In your particular example, just make a separate Tag "Food to Eat Before I Die" and that'd be it... simple, eh? You could also organise it as a sub-tag of "food" tag or whatever.
I personally wouldn't even use multiple tags as jeffito suggested
a tag for "Food", a tag for "Life-Goal"
First of all because I don't need a "life goal" as a separate tag.
It's best to use a single tag for a single list/topic because it's just easier. It's easier to add and it's easier to access later on. I already have some similar Tags, for example I use a Tag "books to read" and so on. I don't use separate "books" and "goal" or "to read" tags because that'd just make it harder to access this list later on.
Tags are better for organisation than notebooks because each note can have multiple tags.
Using separate notebooks is still useful in some cases. For example using an "inbox" notebook as a default notebook for new notes and a "processed" notebook for organised notes...
But other than that you don't even need to use multiple notebooks at all, everything could be organized in a single notebook and multiple different tags. There is nothing you can do with notebooks which couldn't also be done with tags except sharing notes and storing notes locally with local notebooks.
Organise each note with tags in as many ways as possible.
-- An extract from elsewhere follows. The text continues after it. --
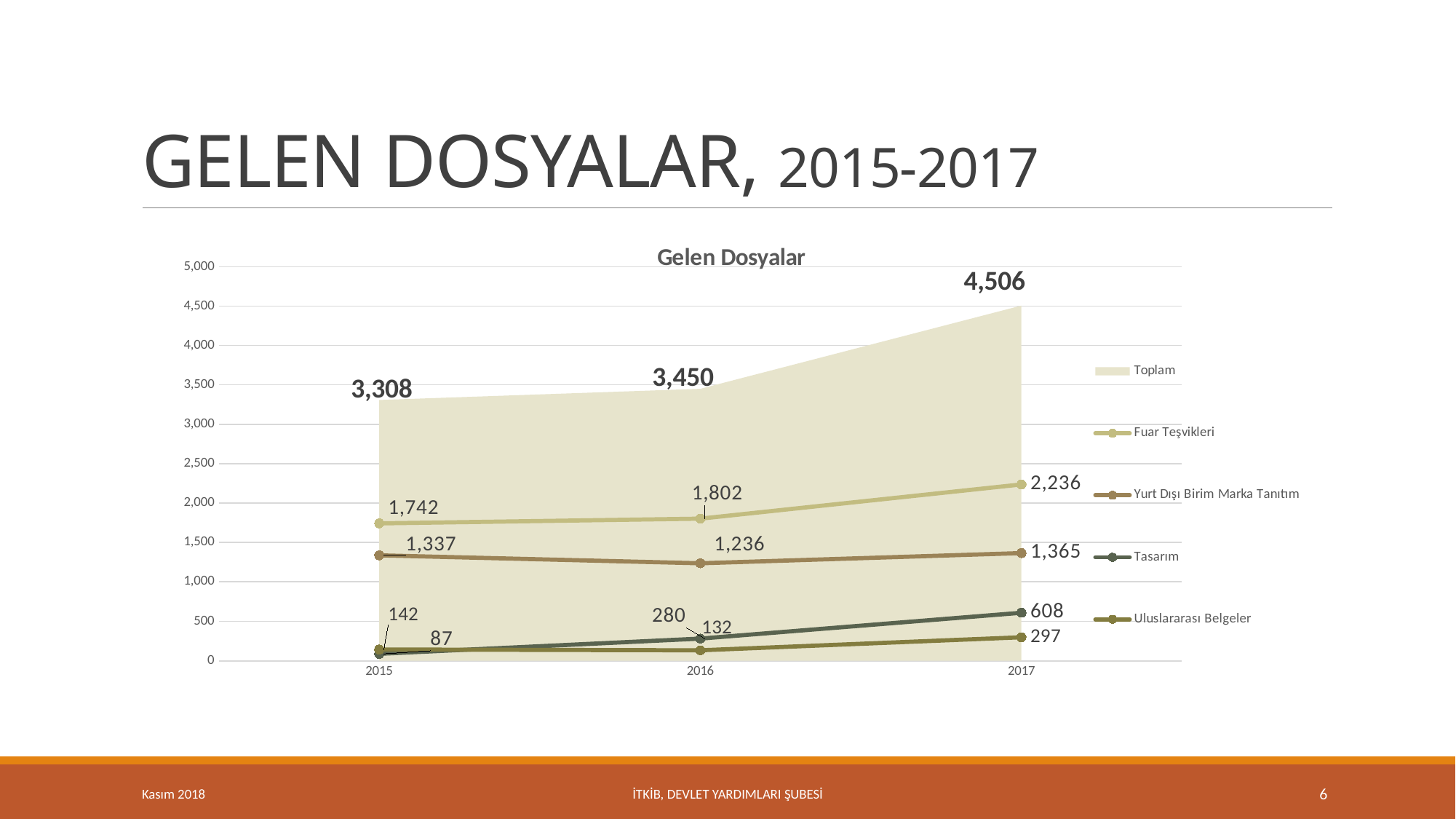
Does the Fuar Teşvikleri series rise or fall from 2015 to 2017? rise What is the value of Tasarım in 2017? 608 What is the value of Yurt Dışı Birim Marka Tanıtım in 2015? 1,337 How many series does the legend list? 5 In which year is the Toplam value highest? 2017 What is the title of the chart? Gelen Dosyalar What is the Toplam value for 2017? 4,506 How many years are shown on the x axis? 3 In which year is the Tasarım value lowest? 2015 What is the difference between the Toplam values for 2017 and 2016? 1,056 What is the value of Fuar Teşvikleri in 2016? 1,802 Which is larger in 2015: Tasarım or Uluslararası Belgeler? Uluslararası Belgeler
The more "places" you put the note in, the easier it is to find it later. But give up control... Use only as many/little tags as you need, you don't want to be wasting time by trying to define all possible ways to organise each note in Evernote.
Here's for example an article I've just saved:

I don't use this many tags often. I usually use 1-3 tags.
However health is my area of interest and I have several hundreds of notes related to this topic and its sub-topics and so I used 8 tags in this case because I already had all of those tags before and I already had notes related to all of those sub-topics.